Fossil fuels, in terms of energy, involve the burning of coal or hydrocarbon fuels, which are the remains of the decomposition of plants and animals. There are three main types of fossil fuels: coal, petroleum, and natural gas. Another fossil fuel, liquefied petroleum gas (LPG), is principally derived from the production of natural gas. Heat from burning fossil fuel is used either directly for space heating and process heating, or converted to mechanical energy for vehicles, industrial processes, or electrical power generation.
Nuclear power stations use nuclear fission to generate energy by the reaction of uranium-235 inside a nuclear reactor. The reactor uses uranium rods, the atoms of which are split in the process of fission, releasing a large amount of energy. The process continues as a chain reaction with other nuclei. The energy heats water to create steam, which spins a turbine generator, producing electricity.
Renewable energy is an alternative to fossil fuels and nuclear power, and was commonly called alternative energy in the 1970s and 1980s.
Biomass, biofuels, and vegetable oil
Biomass production involves using garbage or other renewable resources such as corn or other vegetation to generate electricity. When garbage decomposes, the methane produced is captured in pipes and later burned to produce electricity. Vegetation and wood can be burned directly to generate energy, like fossil fuels, or processed to form alcohols.
Geothermal energy harnesses the heat energy present underneath the Earth. Two wells are drilled. One well injects water into the ground to provide water. The hot rocks heat the water to produce steam. The steam that shoots back up the other hole(s) is purified and is used to drive turbines, which power electric generators. When the water temperature is below the boiling point of water a binary system is used. A low boiling point liquid is used to drive a turbine and generator in a closed system similar to a refrigeration unit running in reverse.
In hydro energy, the gravitational descent of a river is compressed from a long run to a single location with a dam or a flume. This creates a location where concentrated pressure and flow can be used to turn turbines or water wheels, which drive a mechanical mill or an electric generator.
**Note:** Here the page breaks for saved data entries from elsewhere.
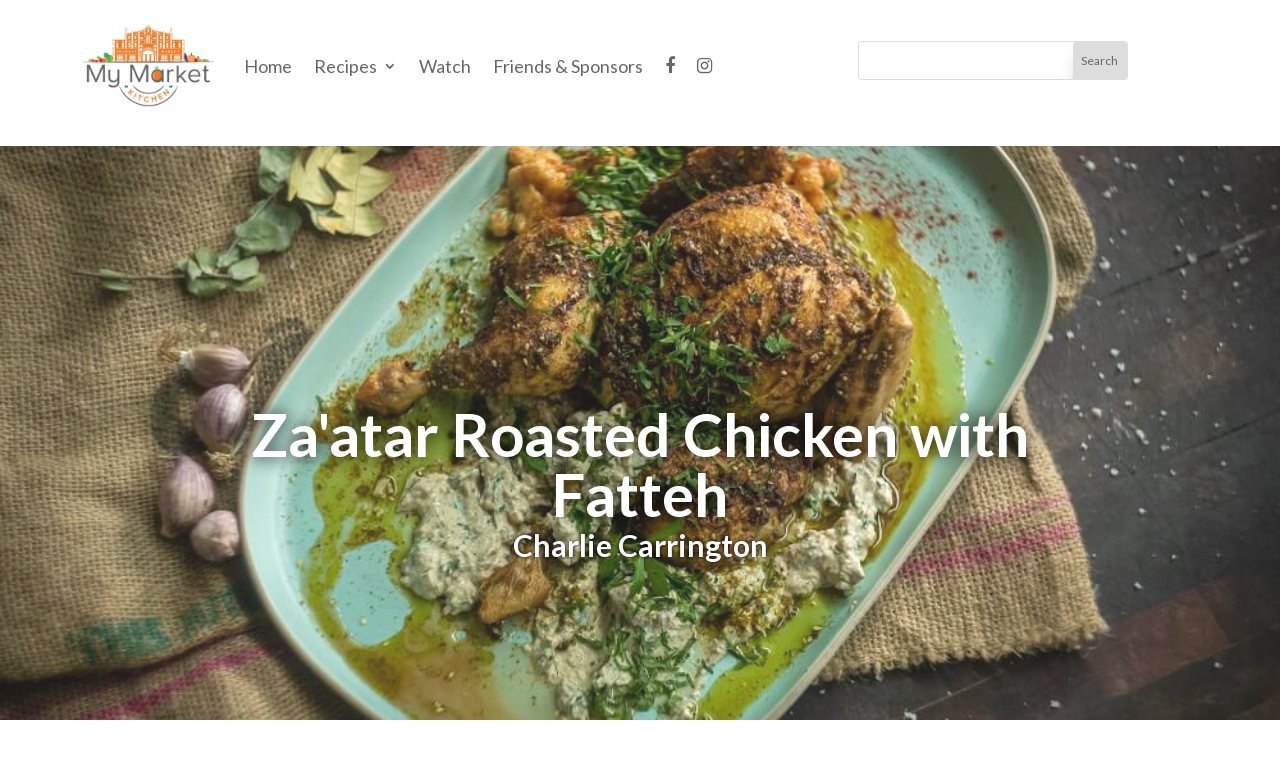

--- FILE ---
content_type: text/css
request_url: https://mymarketkitchen.tv/wp-content/et-cache/5298/et-core-unified-5298.min.css?ver=1765241522
body_size: 871
content:
.fa-facebook-f:before,.fa-facebook:before{font-size:18px}.et_pb_post .entry-featured-image-url{margin-bottom:0px!important}#left-area .post-meta{padding-bottom:0px!important}.et_pb_post .post-meta{margin-bottom:0px!important}.ds-blog-square a img{width:100%;object-fit:cover}.ds-blog-square .post-content{display:none}.ds-blog-square .et_pb_image_container{margin:-19px -19px 0}.ds-blog-square h2{margin:0;padding:0}.ds-blog-square .et_pb_post{position:relative;padding-bottom:0;border:none}.ds-blog-square h2 a{position:absolute;top:0;left:0;height:100%;width:100%;padding:40px;margin:0;color:#fff0!important;text-align:center;outline:2px solid #fff0!important;outline-offset:-20px;display:flex!important;flex-direction:column;justify-content:center;-moz-transition:all 0.5s ease;-webkit-transition:all 0.5s ease;transition:all 0.5s ease;font-weight:700}.ds-blog-square h2 a:hover{background:rgba(255,255,255,.5);color:#000!important;outline:2px solid #000!important;outline-offset:0}@media only screen and (min-width:981px){.ds-blog-four-column.et_pb_column_4_4 .et_pb_blog_grid[data-columns]::before{content:'4 .column.size-1of4'!important}.ds-blog-four-column.et_pb_column_4_4 .column.size-1of4{width:20.875%!important;margin-right:5.5%}.ds-blog-four-column.et_pb_column_4_4 .column.size-1of4:nth-child(4n){margin-right:0}}.ds-blog-four-column .et_pb_post{margin-bottom:25%}.ds-blog-four-column .ds-blog-square a img{height:33vh!important}@media only screen and (max-width:1440px){.ds-blog-four-column .ds-blog-square a img{height:28vh!important}}@media only screen and (max-width:1280px){.ds-blog-four-column .ds-blog-square a img{height:25vh!important}}@media only screen and (max-width:768px){.ds-blog-four-column .ds-blog-square a img{height:28vh!important}}@media only screen and (max-width:480px){.ds-blog-four-column .ds-blog-square a img{height:40vh!important}}.ds-blog-square a img{width:100%;object-fit:cover}.ds-blog-square .post-content{display:none}.ds-blog-square .et_pb_image_container{margin:-19px -19px 0}.ds-blog-square h2{margin:0;padding:0}.ds-blog-square .et_pb_post{position:relative;padding-bottom:0;border:none}.ds-blog-square h2 a{position:absolute;top:0;left:0;height:100%;width:100%;padding:40px;margin:0;color:#fff;text-align:center;outline:2px solid #fff;outline-offset:-20px;display:flex!important;flex-direction:column;justify-content:center;-moz-transition:all 0.5s ease;-webkit-transition:all 0.5s ease;transition:all 0.5s ease}.ds-blog-square h2 a:hover{background:rgba(255,255,255,.5);color:#000;outline:2px solid #000;outline-offset:0}@media only screen and (min-width:981px){.ds-blog-four-column.et_pb_column_4_4 .et_pb_blog_grid[data-columns]::before{content:'4 .column.size-1of4'!important}.ds-blog-four-column.et_pb_column_4_4 .column.size-1of4{width:20.875%!important;margin-right:5.5%}.ds-blog-four-column.et_pb_column_4_4 .column.size-1of4:nth-child(4n){margin-right:0}}.ds-blog-four-column .et_pb_post{margin-bottom:25%}.ds-blog-four-column .ds-blog-square a img{height:33vh!important}@media only screen and (max-width:1440px){.ds-blog-four-column .ds-blog-square a img{height:28vh!important}}@media only screen and (max-width:1280px){.ds-blog-four-column .ds-blog-square a img{height:25vh!important}}@media only screen and (max-width:768px){.ds-blog-four-column .ds-blog-square a img{height:28vh!important}}@media only screen and (max-width:480px){.ds-blog-four-column .ds-blog-square a img{height:40vh!important}}.ds-blog-three-column .et_pb_post{margin-bottom:25%}.ds-blog-three-column .ds-blog-square a img{height:45vh!important}@media only screen and (max-width:1440px){.ds-blog-three-column .ds-blog-square a img{height:40vh!important}}@media only screen and (max-width:1280px){.ds-blog-three-column .ds-blog-square a img{height:35vh!important}}@media only screen and (max-width:768px){.ds-blog-three-column .ds-blog-square a img{height:28vh!important}}@media only screen and (max-width:480px){.ds-blog-three-column .ds-blog-square a img{height:40vh!important}}@media only screen and (min-width:981px){.cta_menu a{background-color:#fff!important;padding:12px 18px!important;border-radius:0px;text-transform:uppercase;color:#00C1B0!important;box-shadow:0px 0px 30px 2px rgba(0,0,0,0.1);border:1px solid #00C1B0!important;margin-bottom:8px}.cta_menu a:hover{background-color:#fffc!important;padding:12px 18px!important;border-radius:0px;text-transform:uppercase;color:#00C1B0!important;box-shadow:0px 0px 30px 2px rgba(0,0,0,0.1);border:1px solid #00C1B0!important;margin-bottom:8px;opacity:unset!important}.et-fixed-header #top-menu .cta_menu a{color:#fff!important}.cta_menu1 a{background-color:#00C1B0!important;padding:12px 18px!important;border-radius:0px;text-transform:uppercase;color:#fff!important;box-shadow:0px 0px 30px 2px rgba(0,0,0,0.1);border:1px solid #fff!important;margin-bottom:8px}.cta_menu1 a:hover{background-color:#fffc!important;padding:12px 18px!important;border-radius:0px;text-transform:uppercase;color:#00C1B0!important;box-shadow:0px 0px 30px 2px rgba(0,0,0,0.1);border:1px solid #00C1B0!important;margin-bottom:8px;opacity:unset!important}}.equal-tabs .et_pb_tabs_controls li{width:20%;text-align:center}@media screen and (max-width:768px){.equal-tabs .et_pb_tabs_controls li{width:100%;text-align:center}}span.mobile_menu_bar:before{color:#ea7e2a!important}@media (max-width:960px){#et_mobile_nav_menu{display:block}#top-menu{display:searchfield}}input{color:#fff;background-color:#d5b58b;border:2px solid #fff;padding-left:15px;padding-right:15px;padding-bottom:10px;padding-top:10px;font-size:17px;border-radius:3px;box-shadow:0px 12px 18px -6px rgba(0,0,0,0.3)}.single.et_pb_pagebuilder_layout.et_full_width_page .et_post_meta_wrapper{width:80%;max-width:1080px;margin:auto;padding-top:6%;display:none!important}.post-content{display:none!important}.et_pb_fullscreen .et_pb_fullwidth_header_container{width:80%;max-width:none;height:93vh!important;min-height:93vh!important}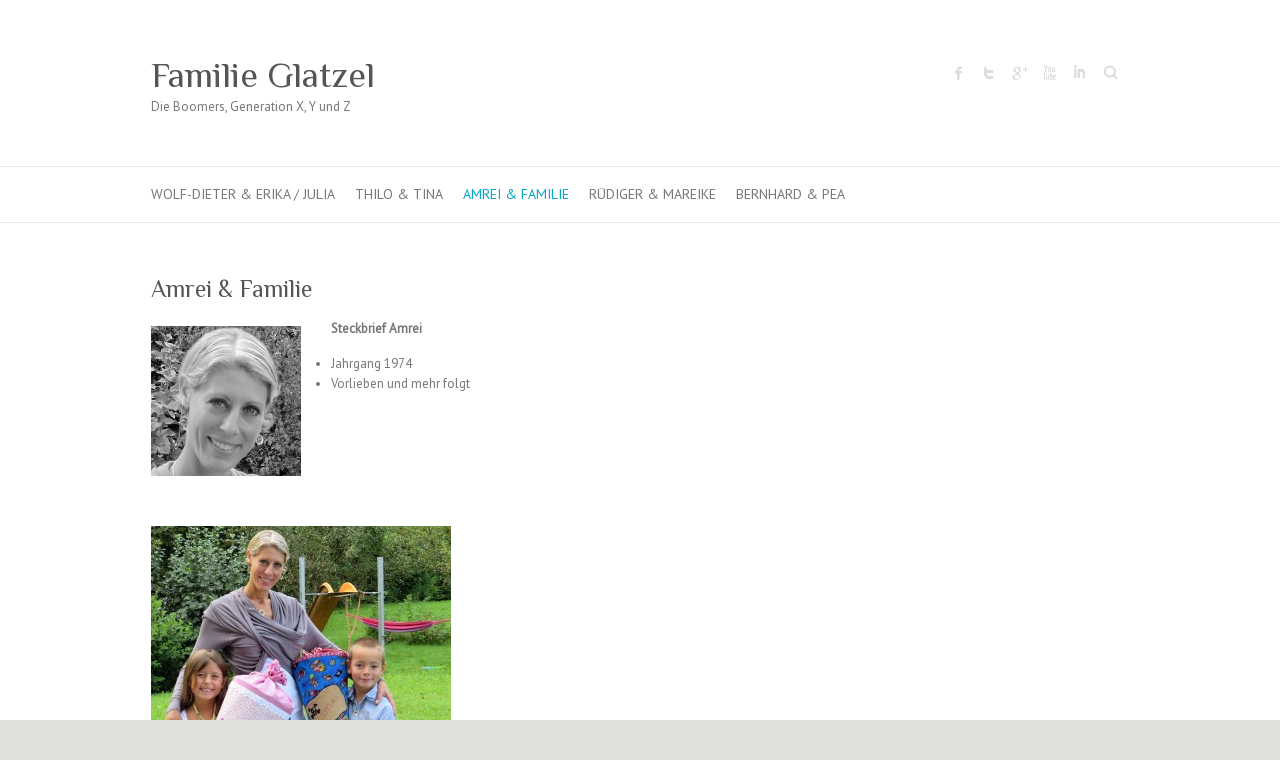

--- FILE ---
content_type: text/plain
request_url: https://www.google-analytics.com/j/collect?v=1&_v=j102&a=837665068&t=pageview&_s=1&dl=https%3A%2F%2Fglatzel-online.de%2F%3Fpage_id%3D14&ul=en-us%40posix&dt=Amrei%20%26%20Familie%20%E2%80%93%20Familie%20Glatzel&sr=1280x720&vp=1280x720&_u=IEBAAEABAAAAACAAI~&jid=1723642587&gjid=462485657&cid=356757883.1768689275&tid=UA-73699198-1&_gid=853821487.1768689275&_r=1&_slc=1&z=734775100
body_size: -451
content:
2,cG-GE7T152GNY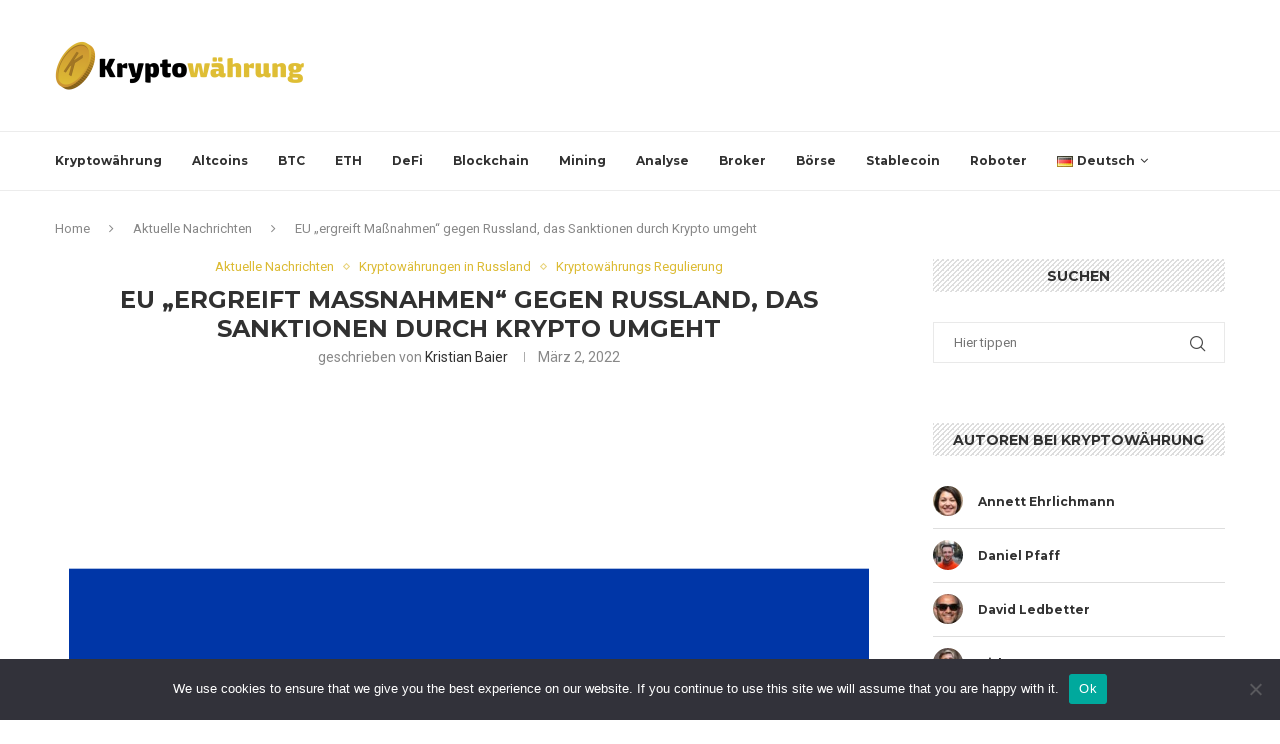

--- FILE ---
content_type: text/css
request_url: https://kryptowahrung.org/wp-content/uploads/elementor/css/post-8260.css?ver=1744023054
body_size: 539
content:
.elementor-8260 .elementor-element.elementor-element-af9a759 > .elementor-container{max-width:1200px;}.elementor-8260 .elementor-element.elementor-element-af9a759:not(.elementor-motion-effects-element-type-background), .elementor-8260 .elementor-element.elementor-element-af9a759 > .elementor-motion-effects-container > .elementor-motion-effects-layer{background-color:#595959;}.elementor-8260 .elementor-element.elementor-element-af9a759{transition:background 0.3s, border 0.3s, border-radius 0.3s, box-shadow 0.3s;margin-top:0px;margin-bottom:0px;padding:25px 0px 40px 0px;}.elementor-8260 .elementor-element.elementor-element-af9a759 > .elementor-background-overlay{transition:background 0.3s, border-radius 0.3s, opacity 0.3s;}.elementor-8260 .elementor-element.elementor-element-6265c3f > .elementor-column-wrap > .elementor-widget-wrap > .elementor-widget:not(.elementor-widget__width-auto):not(.elementor-widget__width-initial):not(:last-child):not(.elementor-absolute){margin-bottom:0px;}.elementor-8260 .elementor-element.elementor-element-8d414e5 img{max-width:250px;}.elementor-8260 .elementor-element.elementor-element-8d414e5 > .elementor-widget-container{margin:0px 0px 19px 0px;}.elementor-8260 .elementor-element.elementor-element-27280a5 .elementor-menu-toggle{margin:0 auto;}.elementor-8260 .elementor-element.elementor-element-27280a5 .elementor-nav-menu--main .elementor-item{color:#ECECEC;fill:#ECECEC;padding-top:5px;padding-bottom:5px;}.elementor-8260 .elementor-element.elementor-element-27280a5 .elementor-nav-menu--main .elementor-item:hover,
					.elementor-8260 .elementor-element.elementor-element-27280a5 .elementor-nav-menu--main .elementor-item.elementor-item-active,
					.elementor-8260 .elementor-element.elementor-element-27280a5 .elementor-nav-menu--main .elementor-item.highlighted,
					.elementor-8260 .elementor-element.elementor-element-27280a5 .elementor-nav-menu--main .elementor-item:focus{color:#DCBB34;fill:#DCBB34;}.elementor-8260 .elementor-element.elementor-element-27280a5 .elementor-nav-menu--main:not(.e--pointer-framed) .elementor-item:before,
					.elementor-8260 .elementor-element.elementor-element-27280a5 .elementor-nav-menu--main:not(.e--pointer-framed) .elementor-item:after{background-color:#DCBB34;}.elementor-8260 .elementor-element.elementor-element-27280a5 .e--pointer-framed .elementor-item:before,
					.elementor-8260 .elementor-element.elementor-element-27280a5 .e--pointer-framed .elementor-item:after{border-color:#DCBB34;}.elementor-8260 .elementor-element.elementor-element-27280a5 .elementor-nav-menu--main .elementor-item.elementor-item-active{color:#DCBB34;}.elementor-8260 .elementor-element.elementor-element-27280a5 .elementor-nav-menu--main:not(.e--pointer-framed) .elementor-item.elementor-item-active:before,
					.elementor-8260 .elementor-element.elementor-element-27280a5 .elementor-nav-menu--main:not(.e--pointer-framed) .elementor-item.elementor-item-active:after{background-color:#DCBB34;}.elementor-8260 .elementor-element.elementor-element-27280a5 .e--pointer-framed .elementor-item.elementor-item-active:before,
					.elementor-8260 .elementor-element.elementor-element-27280a5 .e--pointer-framed .elementor-item.elementor-item-active:after{border-color:#DCBB34;}.elementor-8260 .elementor-element.elementor-element-27280a5 > .elementor-widget-container{margin:0px 0px 25px 0px;}.elementor-8260 .elementor-element.elementor-element-57ea306{text-align:center;color:#ECECEC;font-family:"Roboto", Sans-serif;font-size:12px;font-weight:400;}.elementor-8260 .elementor-element.elementor-element-f66a1c5{text-align:center;color:#ECECEC;font-family:"Roboto", Sans-serif;font-size:8px;font-weight:400;}.elementor-8260 .elementor-element.elementor-element-f66a1c5 > .elementor-widget-container{margin:0px 0px 5px 0px;}.elementor-8260 .elementor-element.elementor-element-bbcede3{text-align:center;color:#ECECEC;font-family:"Roboto", Sans-serif;font-size:8px;font-weight:400;}/* Start custom CSS for nav-menu, class: .elementor-element-27280a5 */.elementor-8260 .elementor-element.elementor-element-27280a5 .pll-parent-menu-item {
    display: none;
}/* End custom CSS */
/* Start custom CSS for text-editor, class: .elementor-element-f66a1c5 */.elementor-8260 .elementor-element.elementor-element-f66a1c5 {
    display: none;
}/* End custom CSS */
/* Start custom CSS for text-editor, class: .elementor-element-bbcede3 */.elementor-8260 .elementor-element.elementor-element-bbcede3 {
    display: none;
}/* End custom CSS */
/* Start custom CSS */html[lang="de-DE"] .elementor-8260 .de-display {
    display: block !important;
}

html[lang="de-DE"] .elementor-8260 .de-do-not-display {
    display: none;
}/* End custom CSS */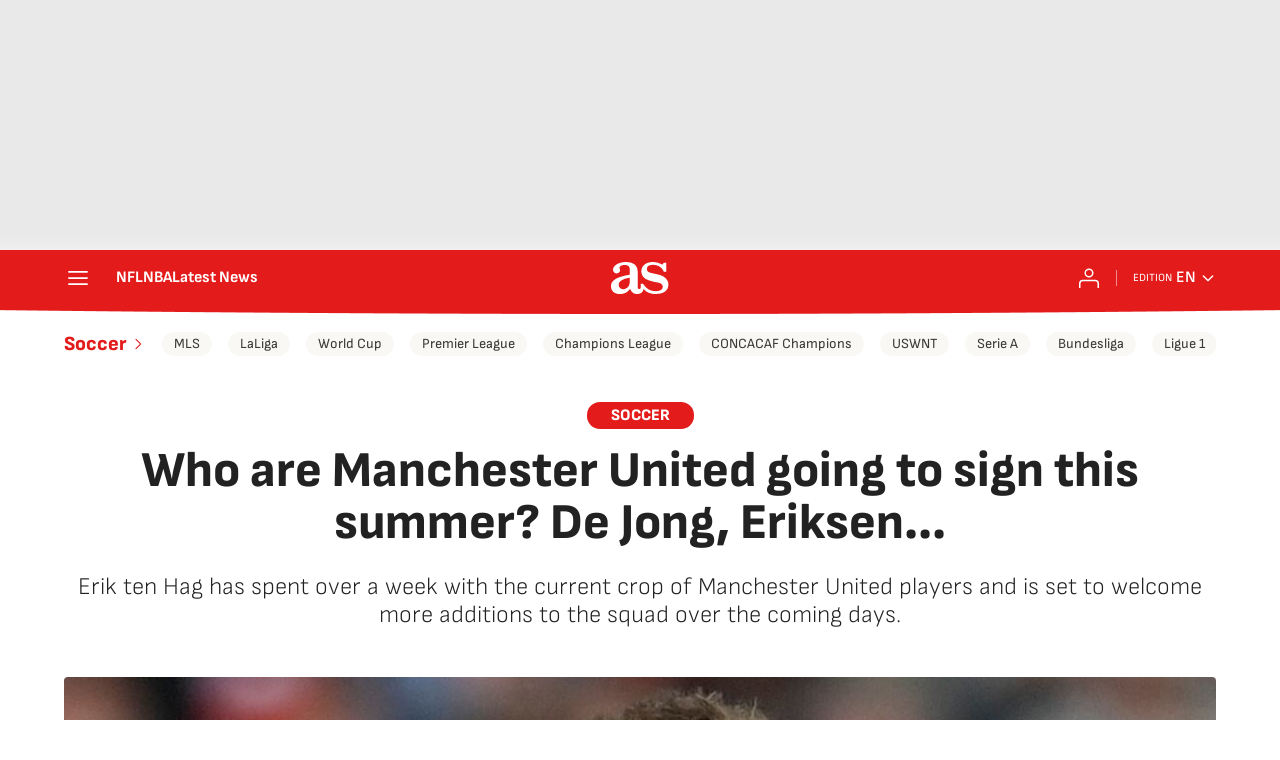

--- FILE ---
content_type: application/x-javascript;charset=utf-8
request_url: https://smetrics.as.com/id?d_visid_ver=5.4.0&d_fieldgroup=A&mcorgid=2387401053DB208C0A490D4C%40AdobeOrg&mid=41669669265916043754221572210650643764&ts=1770145696673
body_size: -38
content:
{"mid":"41669669265916043754221572210650643764"}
Solar power involves using solar cells to convert sunlight into electricity, using sunlight hitting solar thermal panels to convert sunlight to heat water or air, using sunlight hitting a parabolic mirror to heat water (producing steam), or using sunlight entering windows for passive solar heating of a building.
Tidal Power Generation
Tidal power can be extracted from Moon-gravity-powered tides by locating a water turbine in a tidal current, or by building impoundment pond dams that admit-or-release water through a turbine. The turbine can turn an electrical generator, or a gas compressor, that can then store energy until needed. Coastal tides are a source of clean, free, renewable, and sustainable energy.
This type of energy harnesses the power of the wind to propel the blades of wind turbines. These turbines cause the rotation of magnets, which creates electricity. Wind towers are usually built together on wind farms.